### Exercise directions
In the entries that follow, say how many lines contain the string "trap". Give no other words.

### Source records

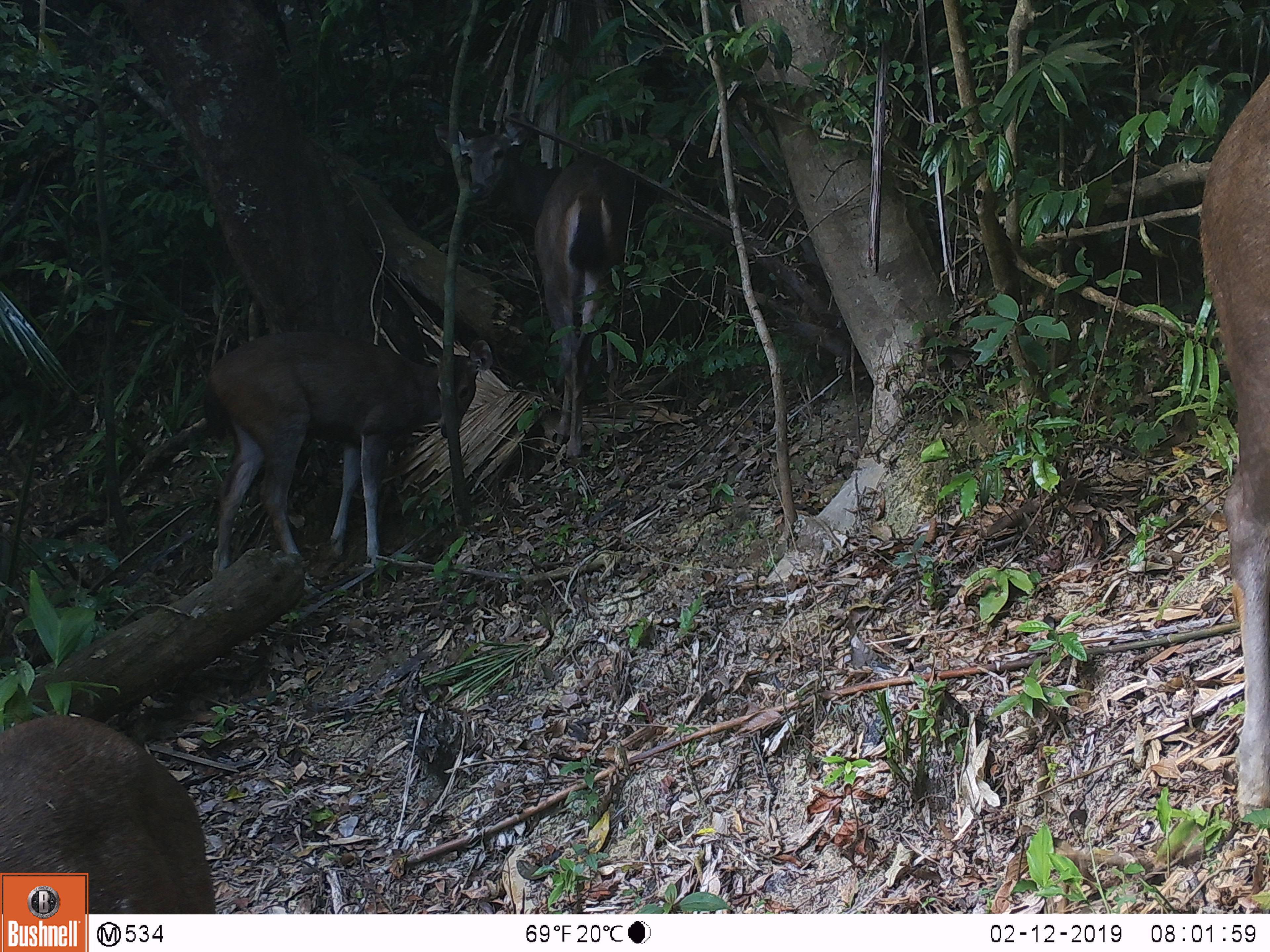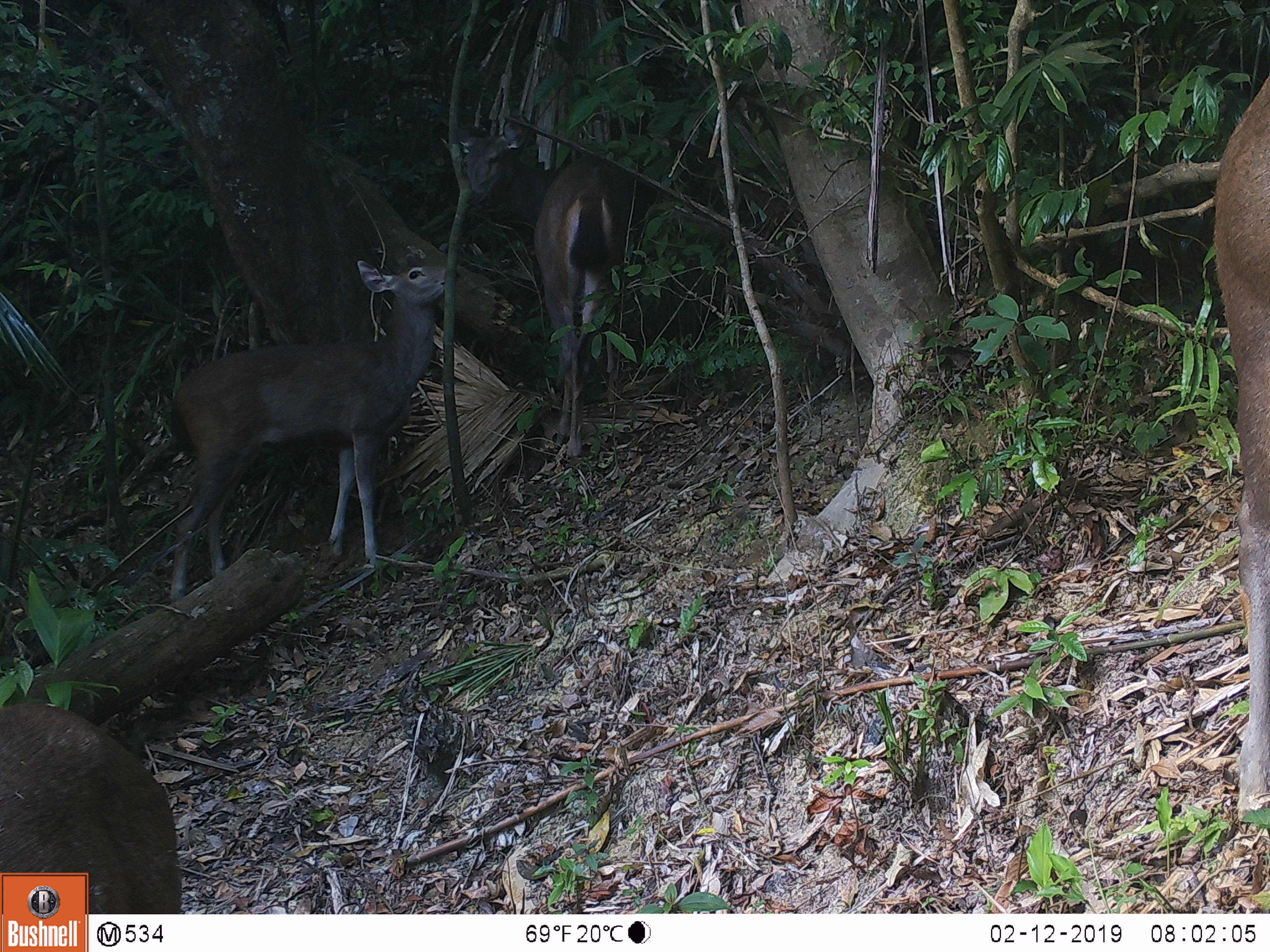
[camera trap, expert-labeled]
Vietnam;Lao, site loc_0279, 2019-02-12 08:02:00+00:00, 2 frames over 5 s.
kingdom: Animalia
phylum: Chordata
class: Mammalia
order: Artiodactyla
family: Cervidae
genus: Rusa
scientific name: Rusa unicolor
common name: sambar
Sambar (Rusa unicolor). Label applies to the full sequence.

---

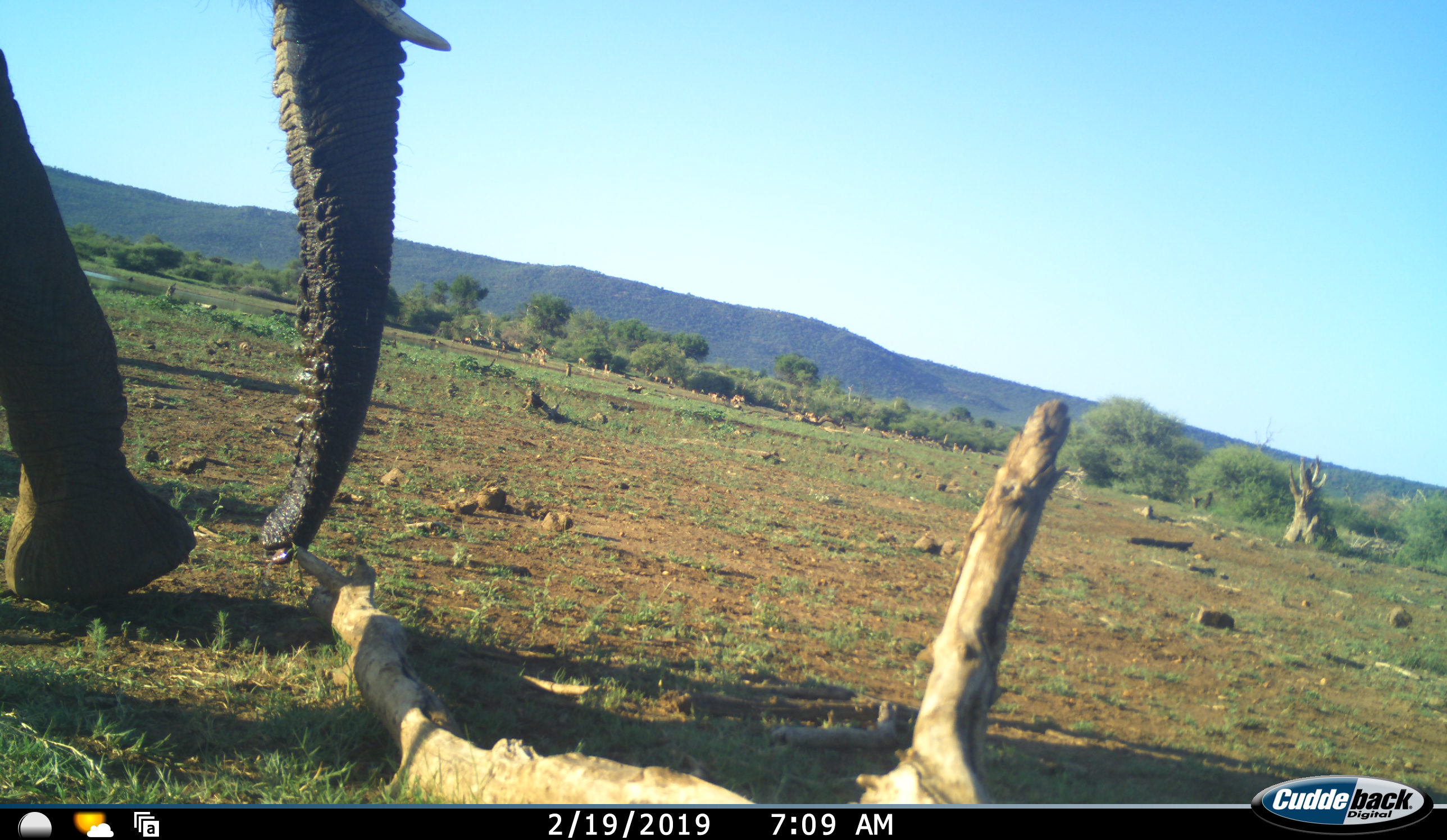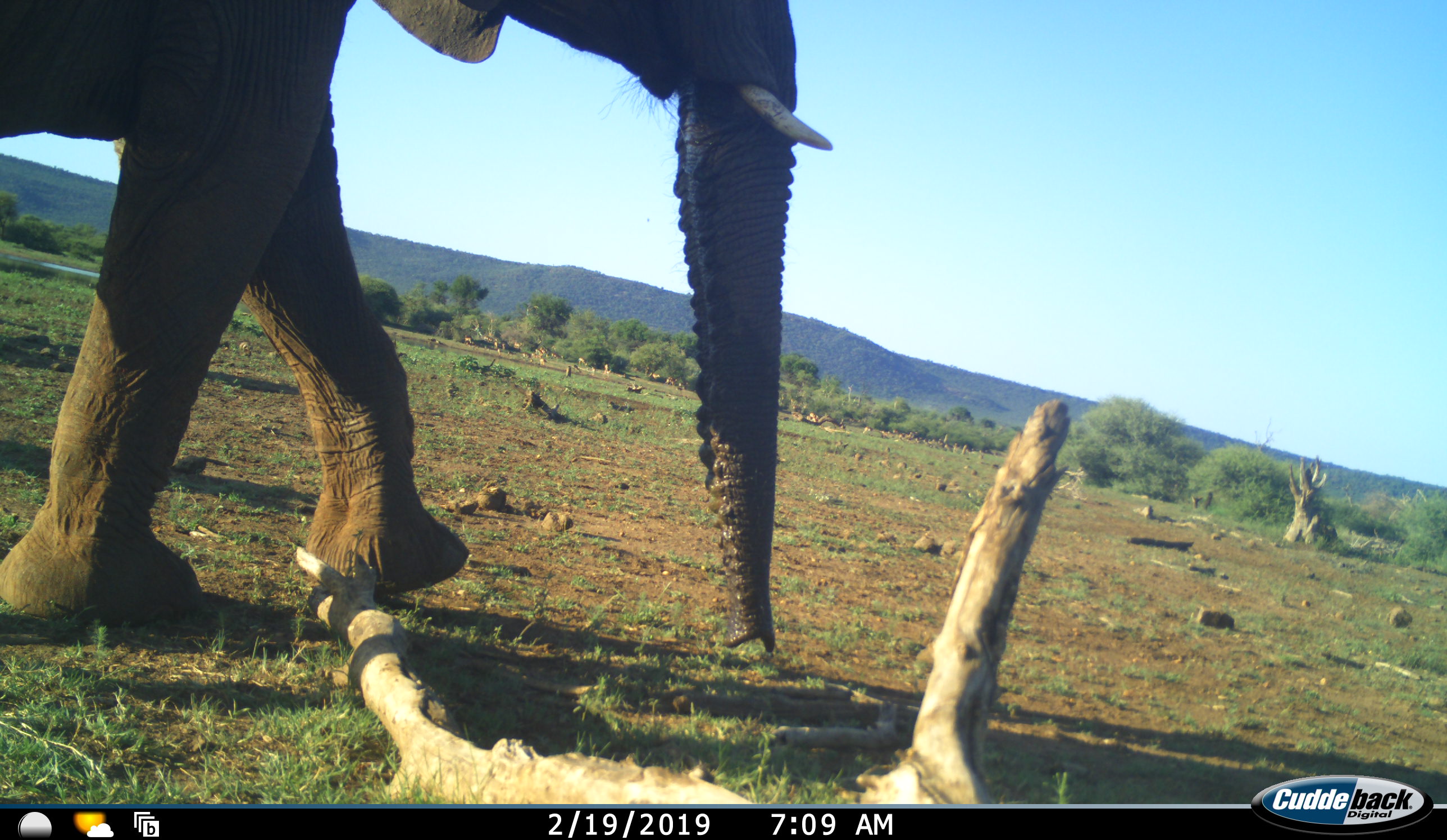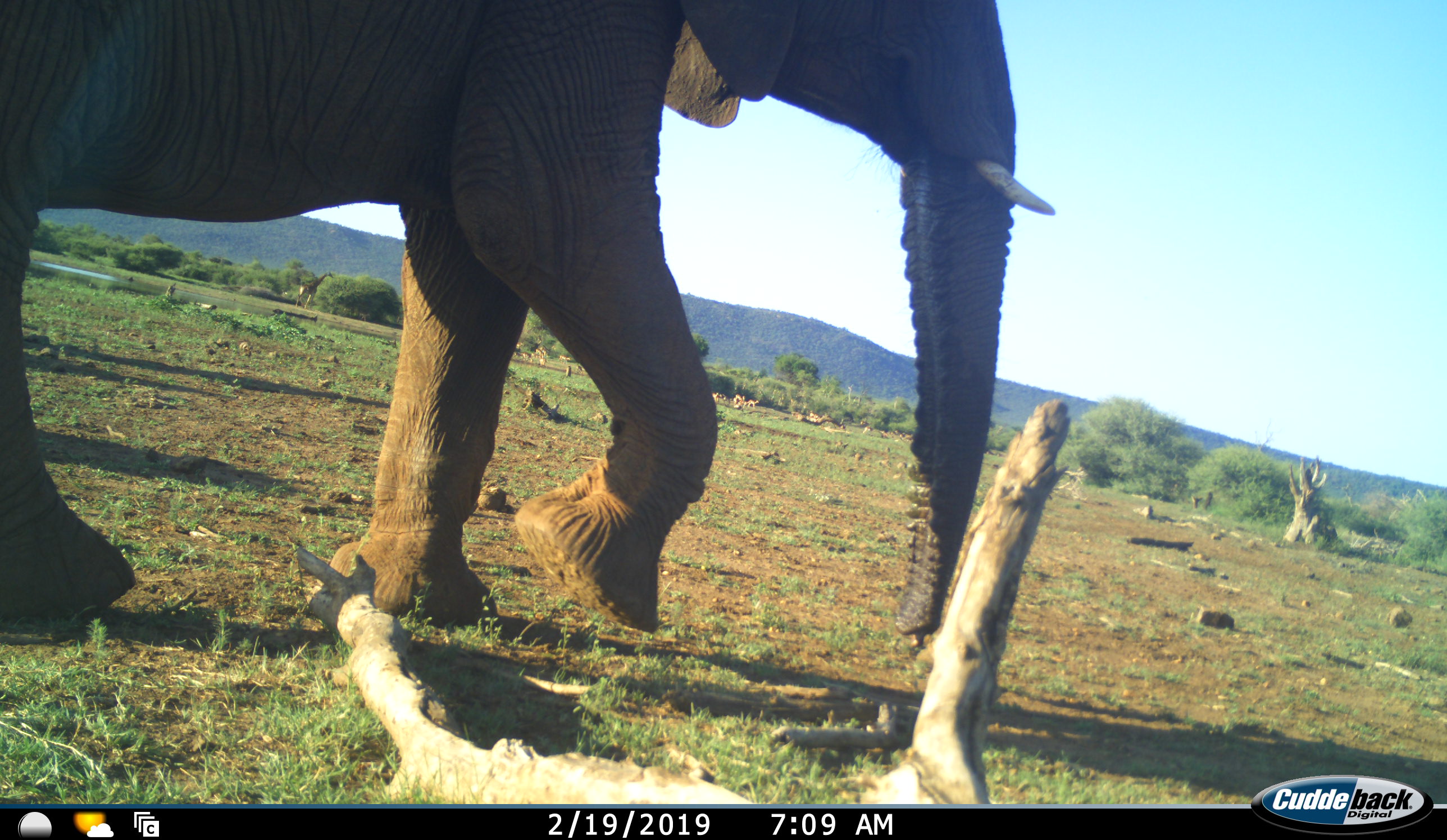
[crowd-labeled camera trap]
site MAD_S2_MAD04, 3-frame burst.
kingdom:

### Answer to this exercise
2